[STATED PROBLEM]
Rewrite only the lines in the stretch from "From the given" through "40.8 inches", changing "further" to "farther" and leaving everything else the same.

Entries from a dataset
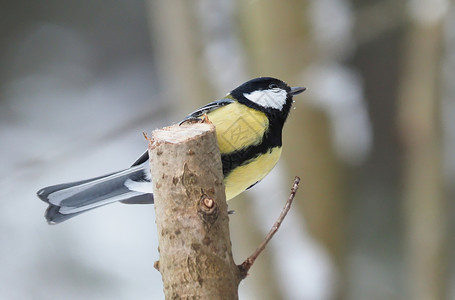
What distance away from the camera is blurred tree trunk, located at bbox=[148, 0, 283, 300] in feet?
8.15

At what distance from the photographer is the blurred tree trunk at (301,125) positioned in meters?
2.62

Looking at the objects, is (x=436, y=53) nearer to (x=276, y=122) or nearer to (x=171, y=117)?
(x=171, y=117)

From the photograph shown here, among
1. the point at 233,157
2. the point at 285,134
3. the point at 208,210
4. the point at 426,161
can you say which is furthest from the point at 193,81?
the point at 208,210

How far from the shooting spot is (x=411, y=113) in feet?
8.77

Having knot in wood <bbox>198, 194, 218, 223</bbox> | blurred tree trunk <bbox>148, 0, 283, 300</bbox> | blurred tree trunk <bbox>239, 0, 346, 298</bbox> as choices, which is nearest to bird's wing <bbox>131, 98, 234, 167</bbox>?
knot in wood <bbox>198, 194, 218, 223</bbox>

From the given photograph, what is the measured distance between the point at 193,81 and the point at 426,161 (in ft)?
3.59

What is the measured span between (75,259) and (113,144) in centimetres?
127

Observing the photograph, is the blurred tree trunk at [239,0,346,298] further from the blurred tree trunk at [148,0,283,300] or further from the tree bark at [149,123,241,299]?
the tree bark at [149,123,241,299]

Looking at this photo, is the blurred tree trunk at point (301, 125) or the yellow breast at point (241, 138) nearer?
the yellow breast at point (241, 138)

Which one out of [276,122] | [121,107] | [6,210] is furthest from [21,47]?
[276,122]

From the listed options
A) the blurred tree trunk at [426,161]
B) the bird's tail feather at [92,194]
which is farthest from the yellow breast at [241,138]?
the blurred tree trunk at [426,161]

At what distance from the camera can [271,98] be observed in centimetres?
137

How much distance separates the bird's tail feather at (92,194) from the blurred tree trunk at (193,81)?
40.8 inches

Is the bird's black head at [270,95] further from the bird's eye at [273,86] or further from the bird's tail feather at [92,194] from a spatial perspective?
the bird's tail feather at [92,194]
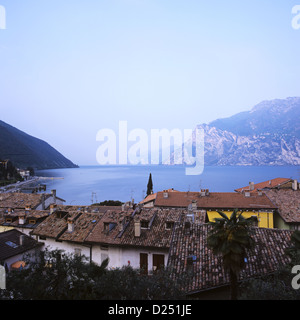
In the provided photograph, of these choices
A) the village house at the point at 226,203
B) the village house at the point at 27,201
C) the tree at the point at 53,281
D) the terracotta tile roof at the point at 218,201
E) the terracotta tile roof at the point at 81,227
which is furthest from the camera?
the village house at the point at 27,201

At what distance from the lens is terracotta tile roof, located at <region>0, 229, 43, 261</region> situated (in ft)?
75.5

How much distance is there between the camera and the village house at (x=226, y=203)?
35.1 meters

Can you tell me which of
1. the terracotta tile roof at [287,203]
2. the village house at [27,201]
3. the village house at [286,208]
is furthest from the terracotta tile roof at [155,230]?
the village house at [27,201]

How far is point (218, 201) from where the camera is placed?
39781 millimetres

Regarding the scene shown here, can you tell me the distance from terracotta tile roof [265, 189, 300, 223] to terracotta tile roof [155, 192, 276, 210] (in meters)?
1.05

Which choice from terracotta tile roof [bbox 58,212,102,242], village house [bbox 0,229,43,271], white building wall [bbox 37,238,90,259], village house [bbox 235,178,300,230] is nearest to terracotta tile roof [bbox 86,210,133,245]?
terracotta tile roof [bbox 58,212,102,242]

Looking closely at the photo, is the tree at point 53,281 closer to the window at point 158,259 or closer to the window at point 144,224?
the window at point 158,259

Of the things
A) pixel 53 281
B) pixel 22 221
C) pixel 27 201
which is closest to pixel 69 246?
pixel 22 221

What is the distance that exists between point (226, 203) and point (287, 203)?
313 inches

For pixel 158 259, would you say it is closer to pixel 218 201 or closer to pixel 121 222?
pixel 121 222

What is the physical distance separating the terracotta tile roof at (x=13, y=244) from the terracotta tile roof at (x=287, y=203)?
93.1ft
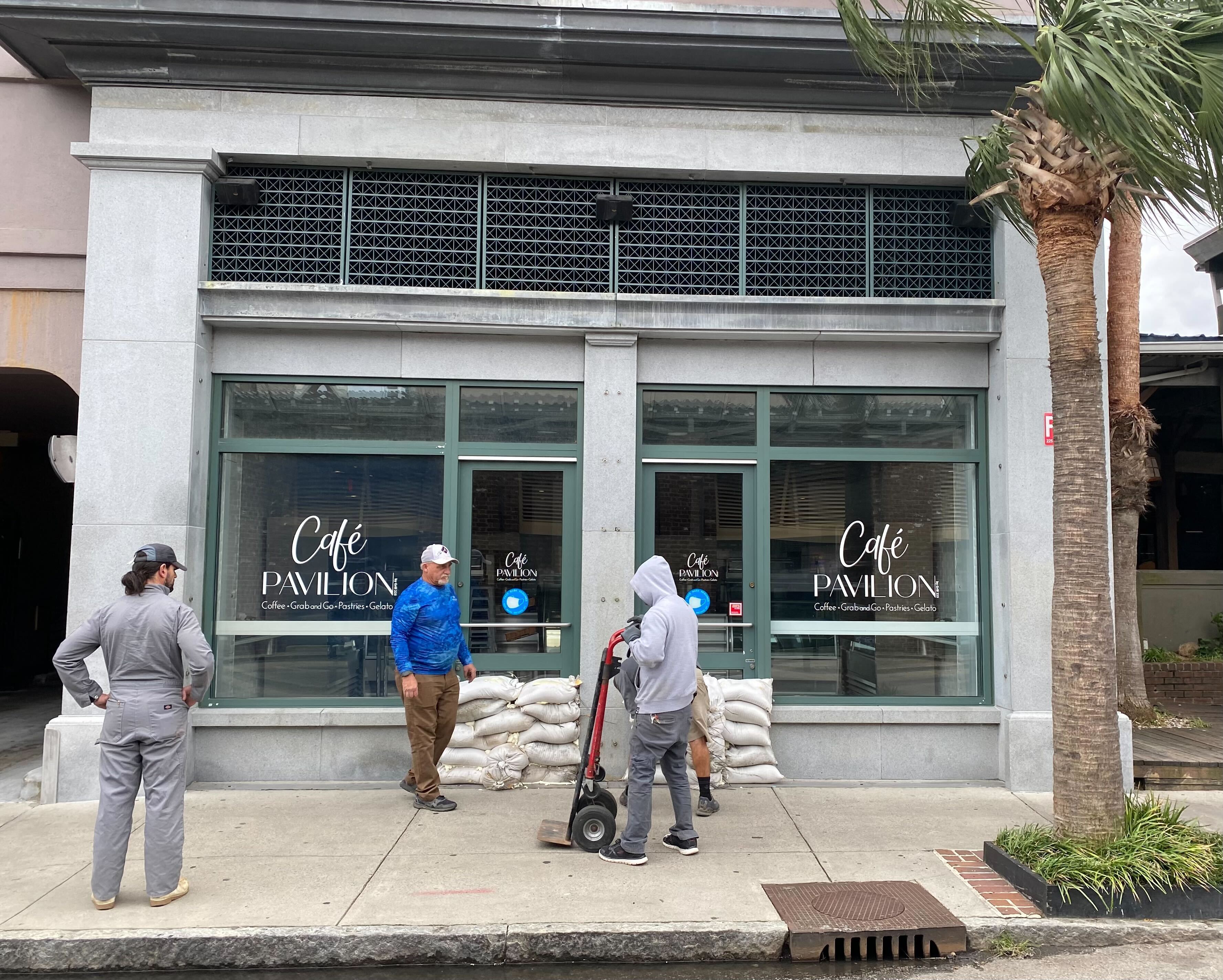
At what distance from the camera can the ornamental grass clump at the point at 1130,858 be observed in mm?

[FINAL RESULT]
From the given photograph, what is the measured distance between the point at 193,81 and the point at 426,161 (in ft)?
3.59

What is the measured span between (75,259) and (113,144) in centimetres?
127

Observing the photograph, is the blurred tree trunk at [239,0,346,298] farther from the blurred tree trunk at [148,0,283,300] or farther from the tree bark at [149,123,241,299]?
the tree bark at [149,123,241,299]

Looking at this photo, is the blurred tree trunk at point (301, 125) or the yellow breast at point (241, 138) nearer?
the yellow breast at point (241, 138)

Which one out of [276,122] | [121,107] | [6,210] is furthest from [21,47]?
[276,122]

From the listed options
A) the blurred tree trunk at [426,161]
B) the bird's tail feather at [92,194]
which is farthest from the yellow breast at [241,138]?
the blurred tree trunk at [426,161]

At what distance from the camera can [271,98] be observed in centimetres?
137

How much distance separates the bird's tail feather at (92,194) from the blurred tree trunk at (193,81)?
40.8 inches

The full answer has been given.